[Source material Boundary: Start]

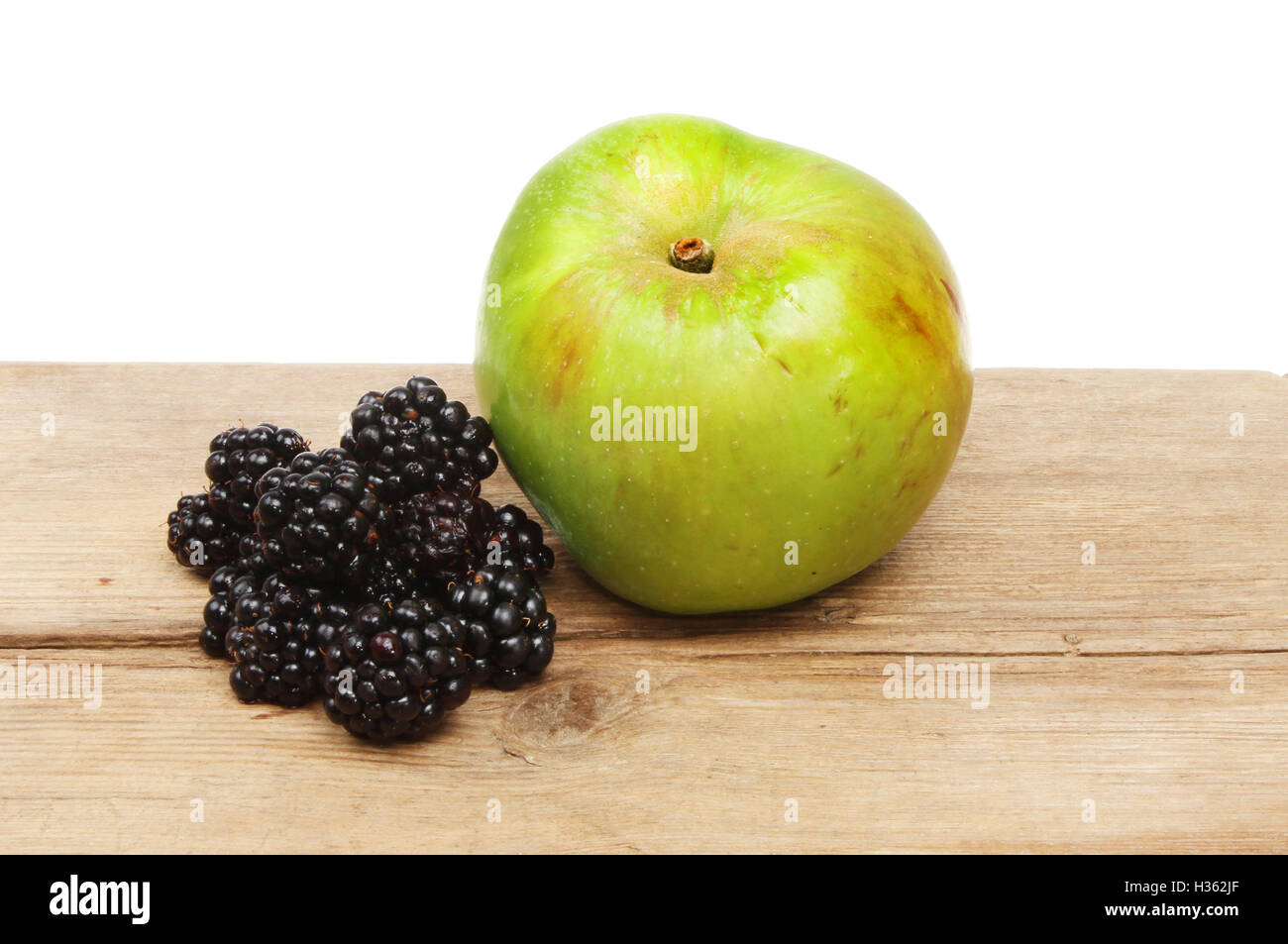 Blackberries and a Bramley cooking apple on rustic wood against a white background - Stock Image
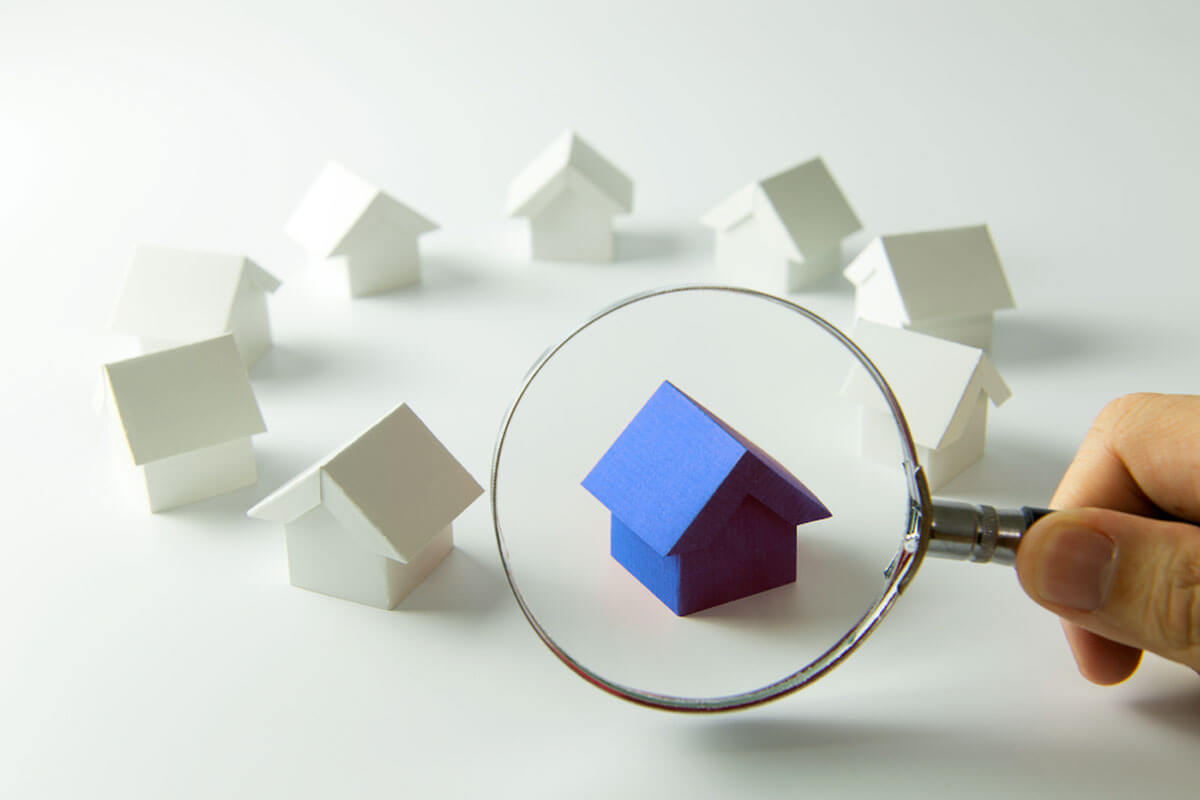 Magnifying glass looking at a small blue model house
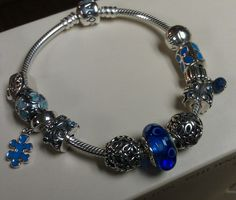 My new blue JIGSAW pandora charm arrived today.  Man do i love me a good charm <3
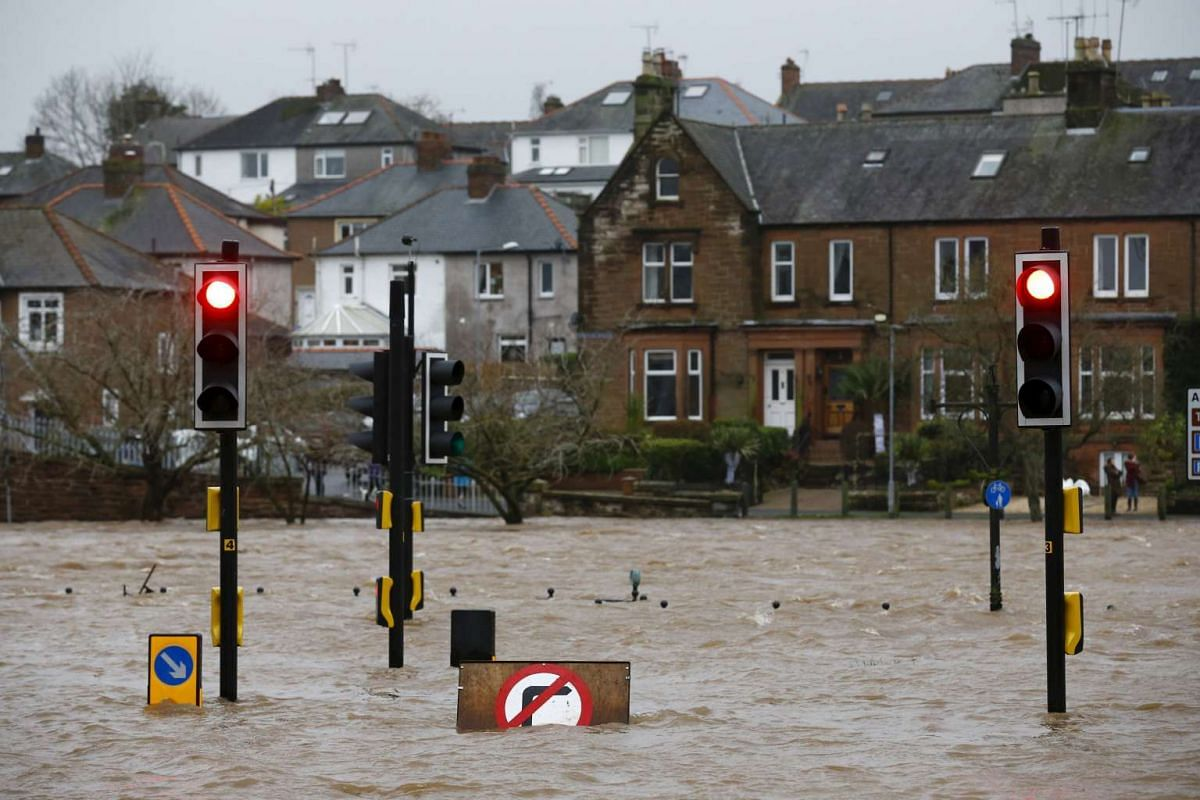 A flooded street is pictured in Dumfries, Scotland on Dec 30.
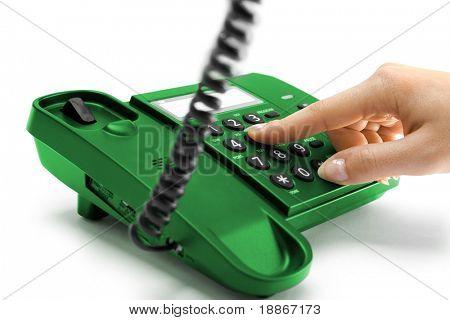 One hand pressing key on green phone
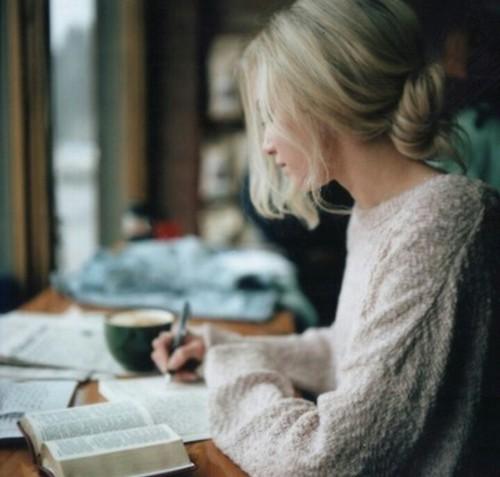 mujer con libros en una mesa escribiendo en una libreta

[Source material Boundary: End]

What is being asked:
Copy the records exactly, leaving out every picture.

Solution to the exercise:
 Blackberries and a Bramley cooking apple on rustic wood against a white background - Stock Image
 Magnifying glass looking at a small blue model house
 My new blue JIGSAW pandora charm arrived today.  Man do i love me a good charm <3
 A flooded street is pictured in Dumfries, Scotland on Dec 30.
 One hand pressing key on green phone
 mujer con libros en una mesa escribiendo en una libreta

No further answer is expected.